▶ _Excerpt to read_:
================

Curating Collections as Data

This is the first blog in a series of posts related to the Cultural Heritage Image Sharing Recommendations produced by the WorldFAIR Project’s Cultural Heritage Image Sharing Working Group. Learn more about DRI’s role in the WorldFAIR Project.

A conversation with Mikala Narlock, Director of the Data Curation Network (DCN) and Beth Knazook, DRI’s Research Data Project Manager

BK: Welcome Mikala! I’m looking forward to diving into this topic again and revisiting some of the conversations we’ve been having in different venues lately, but first I should start with a little background for our readers: In April 2023, we participated in an event hosted at Internet Archive Canada in Vancouver, BC, Collections as Data Futures, organised by Thomas Padilla, Helen Scates Kettler, Stewart Varner and Yasmeen Shoreish. There were more than 60 representatives at the meeting from Galleries, Libraries, Archives and Museums (GLAM organisations) around the world, as well as researchers and data curators with experience using cultural heritage collections. In advance of the event, all participants were asked to submit Position Statements exploring what GLAM ‘Collections as Data’ really means in our work and our research. You and I decided to collaborate and submit a joint position statement that explored the convergence of curation in the GLAM sector and the emerging field of data curation, called Building the Collections of Tomorrow. I think a lot of optimism went into that title! Should we start there? How did we land on the idea of curation as key to building a collaborative digital data culture?

MN: I think we envisioned this future for a few reasons, which I’ll try to talk through—but I think the reasons are really interrelated and overlapping. As individuals with experience and expertise in data curation, we know the importance of building relationships with communities. In the DCN, we are often connecting with researchers to curate their datasets and scholarly outputs to ensure their materials are FAIR (findable, accessible, interoperable and reusable). However, we know that during the curation process, we aren’t just preparing one dataset for sharing: we are forming a relationship with a researcher, which will over time result in better datasets that are more robust from the start. In the same vein, I think we were reflecting on the Santa Barbara Collections as Data Statement, which also emphasises the importance of connecting with communities, we saw this substantial overlap. From there, we really started reflecting on not only what the cultural heritage sector could learn from the practices of research data curators, but also vice versa. I think it’s worth highlighting that you and I have worked in a wide range of GLAM organisations of the years, which certainly influenced how we perceive the areas of overlap. And lastly, I can’t speak for you Beth, but my background is interdisciplinary humanities—so I’m always looking for connections between topics.

================

▶ _Data for processing_:
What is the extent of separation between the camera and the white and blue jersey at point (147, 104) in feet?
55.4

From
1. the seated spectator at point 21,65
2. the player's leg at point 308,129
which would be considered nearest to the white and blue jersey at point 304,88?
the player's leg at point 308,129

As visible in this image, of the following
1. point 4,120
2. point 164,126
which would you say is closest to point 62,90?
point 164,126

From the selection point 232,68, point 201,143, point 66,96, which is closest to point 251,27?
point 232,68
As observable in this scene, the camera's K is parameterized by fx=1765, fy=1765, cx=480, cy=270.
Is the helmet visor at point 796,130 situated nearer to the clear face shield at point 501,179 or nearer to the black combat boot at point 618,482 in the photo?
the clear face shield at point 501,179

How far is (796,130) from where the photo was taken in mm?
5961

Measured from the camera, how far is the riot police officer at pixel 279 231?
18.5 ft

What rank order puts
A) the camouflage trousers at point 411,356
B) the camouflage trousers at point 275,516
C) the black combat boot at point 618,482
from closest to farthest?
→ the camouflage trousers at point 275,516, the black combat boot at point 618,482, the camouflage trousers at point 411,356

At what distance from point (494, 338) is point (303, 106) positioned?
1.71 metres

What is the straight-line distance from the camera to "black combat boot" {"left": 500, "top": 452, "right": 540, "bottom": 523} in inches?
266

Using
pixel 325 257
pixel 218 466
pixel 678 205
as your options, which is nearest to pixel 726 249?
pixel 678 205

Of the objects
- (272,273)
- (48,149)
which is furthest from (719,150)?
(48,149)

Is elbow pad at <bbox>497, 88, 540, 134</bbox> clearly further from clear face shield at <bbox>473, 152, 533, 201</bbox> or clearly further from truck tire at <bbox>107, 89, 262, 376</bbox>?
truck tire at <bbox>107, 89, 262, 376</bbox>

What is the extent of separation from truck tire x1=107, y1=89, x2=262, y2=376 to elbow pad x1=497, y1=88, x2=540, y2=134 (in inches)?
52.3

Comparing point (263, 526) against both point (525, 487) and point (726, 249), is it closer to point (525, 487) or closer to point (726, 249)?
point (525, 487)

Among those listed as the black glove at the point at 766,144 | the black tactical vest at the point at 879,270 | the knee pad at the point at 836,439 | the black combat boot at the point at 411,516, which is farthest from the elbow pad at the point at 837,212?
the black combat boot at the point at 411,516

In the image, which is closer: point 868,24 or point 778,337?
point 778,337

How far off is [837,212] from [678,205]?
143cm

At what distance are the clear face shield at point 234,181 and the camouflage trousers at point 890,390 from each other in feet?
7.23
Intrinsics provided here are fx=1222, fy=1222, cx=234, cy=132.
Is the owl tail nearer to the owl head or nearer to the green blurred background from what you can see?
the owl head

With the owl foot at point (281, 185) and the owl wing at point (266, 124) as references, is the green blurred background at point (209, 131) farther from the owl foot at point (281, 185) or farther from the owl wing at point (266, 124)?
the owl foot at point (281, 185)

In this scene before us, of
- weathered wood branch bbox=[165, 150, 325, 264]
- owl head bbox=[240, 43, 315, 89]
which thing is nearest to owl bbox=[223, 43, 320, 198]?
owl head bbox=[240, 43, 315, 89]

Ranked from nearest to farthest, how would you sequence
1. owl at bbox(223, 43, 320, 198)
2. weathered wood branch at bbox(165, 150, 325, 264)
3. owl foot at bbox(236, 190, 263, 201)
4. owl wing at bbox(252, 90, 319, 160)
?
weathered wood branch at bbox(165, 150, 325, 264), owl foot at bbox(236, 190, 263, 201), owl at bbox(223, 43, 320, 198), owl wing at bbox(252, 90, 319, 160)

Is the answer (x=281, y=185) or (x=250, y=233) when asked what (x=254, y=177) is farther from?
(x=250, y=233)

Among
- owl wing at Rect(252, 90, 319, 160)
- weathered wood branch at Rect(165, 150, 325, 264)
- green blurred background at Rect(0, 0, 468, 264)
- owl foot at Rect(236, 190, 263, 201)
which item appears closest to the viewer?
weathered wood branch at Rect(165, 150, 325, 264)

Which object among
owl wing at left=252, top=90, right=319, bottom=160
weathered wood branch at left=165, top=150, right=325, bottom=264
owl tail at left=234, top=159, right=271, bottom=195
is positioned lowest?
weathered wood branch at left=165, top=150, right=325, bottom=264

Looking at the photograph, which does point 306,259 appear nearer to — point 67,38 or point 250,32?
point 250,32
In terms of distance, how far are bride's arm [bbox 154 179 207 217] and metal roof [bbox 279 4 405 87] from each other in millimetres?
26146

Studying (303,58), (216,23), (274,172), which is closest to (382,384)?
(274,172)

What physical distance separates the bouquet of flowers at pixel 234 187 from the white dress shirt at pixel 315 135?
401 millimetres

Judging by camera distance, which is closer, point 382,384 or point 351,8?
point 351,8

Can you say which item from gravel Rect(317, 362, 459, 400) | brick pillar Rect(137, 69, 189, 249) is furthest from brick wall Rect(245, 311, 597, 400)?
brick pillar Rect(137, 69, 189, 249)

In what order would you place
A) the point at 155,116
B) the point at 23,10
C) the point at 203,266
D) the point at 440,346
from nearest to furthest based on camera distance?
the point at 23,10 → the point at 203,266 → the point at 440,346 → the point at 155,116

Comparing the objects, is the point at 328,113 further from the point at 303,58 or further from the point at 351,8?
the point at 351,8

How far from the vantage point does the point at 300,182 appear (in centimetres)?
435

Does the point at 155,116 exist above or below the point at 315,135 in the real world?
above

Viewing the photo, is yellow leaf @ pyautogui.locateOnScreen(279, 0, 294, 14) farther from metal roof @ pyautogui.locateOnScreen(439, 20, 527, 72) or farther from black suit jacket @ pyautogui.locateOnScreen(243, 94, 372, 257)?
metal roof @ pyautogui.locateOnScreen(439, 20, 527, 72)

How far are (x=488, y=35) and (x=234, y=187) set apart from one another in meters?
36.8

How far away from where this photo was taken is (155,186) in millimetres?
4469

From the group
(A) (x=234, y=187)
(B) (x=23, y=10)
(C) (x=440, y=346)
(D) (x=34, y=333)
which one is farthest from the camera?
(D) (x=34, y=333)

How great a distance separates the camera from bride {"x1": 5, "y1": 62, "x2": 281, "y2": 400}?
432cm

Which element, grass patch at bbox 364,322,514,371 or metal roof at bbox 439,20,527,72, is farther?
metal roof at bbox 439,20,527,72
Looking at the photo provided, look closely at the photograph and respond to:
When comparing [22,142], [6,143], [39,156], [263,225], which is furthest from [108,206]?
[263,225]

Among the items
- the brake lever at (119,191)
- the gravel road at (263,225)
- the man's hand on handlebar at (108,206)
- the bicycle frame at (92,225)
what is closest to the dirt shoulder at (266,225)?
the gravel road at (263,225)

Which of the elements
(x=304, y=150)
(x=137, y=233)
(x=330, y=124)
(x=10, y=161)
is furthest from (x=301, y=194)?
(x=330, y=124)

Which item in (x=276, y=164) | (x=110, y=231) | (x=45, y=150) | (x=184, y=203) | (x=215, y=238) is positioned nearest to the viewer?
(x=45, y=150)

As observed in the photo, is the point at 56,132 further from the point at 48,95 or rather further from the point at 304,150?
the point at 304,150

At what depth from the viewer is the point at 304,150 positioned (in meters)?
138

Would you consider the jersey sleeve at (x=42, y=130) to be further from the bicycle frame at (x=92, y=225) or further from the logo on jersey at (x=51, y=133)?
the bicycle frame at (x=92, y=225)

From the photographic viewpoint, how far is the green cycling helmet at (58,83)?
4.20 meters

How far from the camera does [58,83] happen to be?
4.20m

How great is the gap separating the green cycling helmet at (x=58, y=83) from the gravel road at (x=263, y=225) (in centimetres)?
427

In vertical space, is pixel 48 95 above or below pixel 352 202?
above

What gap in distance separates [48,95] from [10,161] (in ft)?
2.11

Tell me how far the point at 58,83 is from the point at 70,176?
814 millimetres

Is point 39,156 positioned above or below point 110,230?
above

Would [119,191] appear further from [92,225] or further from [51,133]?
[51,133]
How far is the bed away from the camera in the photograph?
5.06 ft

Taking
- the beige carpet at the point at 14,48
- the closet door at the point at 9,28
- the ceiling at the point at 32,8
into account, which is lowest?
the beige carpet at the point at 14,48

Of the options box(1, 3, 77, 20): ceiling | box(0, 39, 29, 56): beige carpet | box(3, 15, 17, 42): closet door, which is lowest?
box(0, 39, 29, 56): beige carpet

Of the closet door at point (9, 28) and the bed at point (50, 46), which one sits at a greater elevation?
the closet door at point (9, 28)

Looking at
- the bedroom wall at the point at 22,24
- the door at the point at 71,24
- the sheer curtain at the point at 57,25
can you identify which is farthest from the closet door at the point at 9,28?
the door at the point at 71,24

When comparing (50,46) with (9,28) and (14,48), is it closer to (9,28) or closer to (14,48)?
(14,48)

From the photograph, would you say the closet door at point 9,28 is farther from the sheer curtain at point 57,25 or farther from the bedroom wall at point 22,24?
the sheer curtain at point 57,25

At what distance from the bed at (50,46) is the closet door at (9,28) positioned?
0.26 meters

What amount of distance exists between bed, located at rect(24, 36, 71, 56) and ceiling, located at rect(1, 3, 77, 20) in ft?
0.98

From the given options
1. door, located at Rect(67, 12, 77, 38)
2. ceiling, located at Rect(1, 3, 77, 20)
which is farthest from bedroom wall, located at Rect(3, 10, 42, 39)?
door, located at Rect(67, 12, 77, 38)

================

▶ _Your tasks_:
A. According to the conversation on curating collections as data, is each statement true? Answer yes or no for each, and quote the exact words that decide it.
(i) The Collections as Data Futures event was hosted at Internet Archive Canada in Vancouver.
(ii) Fewer than 60 representatives attended the meeting.
(iii) Mikala Narlock's background is in the natural sciences.
B. Pick out each line of the listing that contains the word "bicycle", and copy those lines.
The text and the listing have nothing to do with each other.

▶ _Answers given_:
A.
(i) Yes: "we participated in an event hosted at Internet Archive Canada in Vancouver, BC, Collections as Data Futures"
(ii) No: "There were more than 60 representatives at the meeting"
(iii) No: "my background is interdisciplinary humanities"

B.
- the bicycle frame at (92,225)
Would you consider the jersey sleeve at (x=42, y=130) to be further from the bicycle frame at (x=92, y=225) or further from the logo on jersey at (x=51, y=133)?
the bicycle frame at (x=92, y=225)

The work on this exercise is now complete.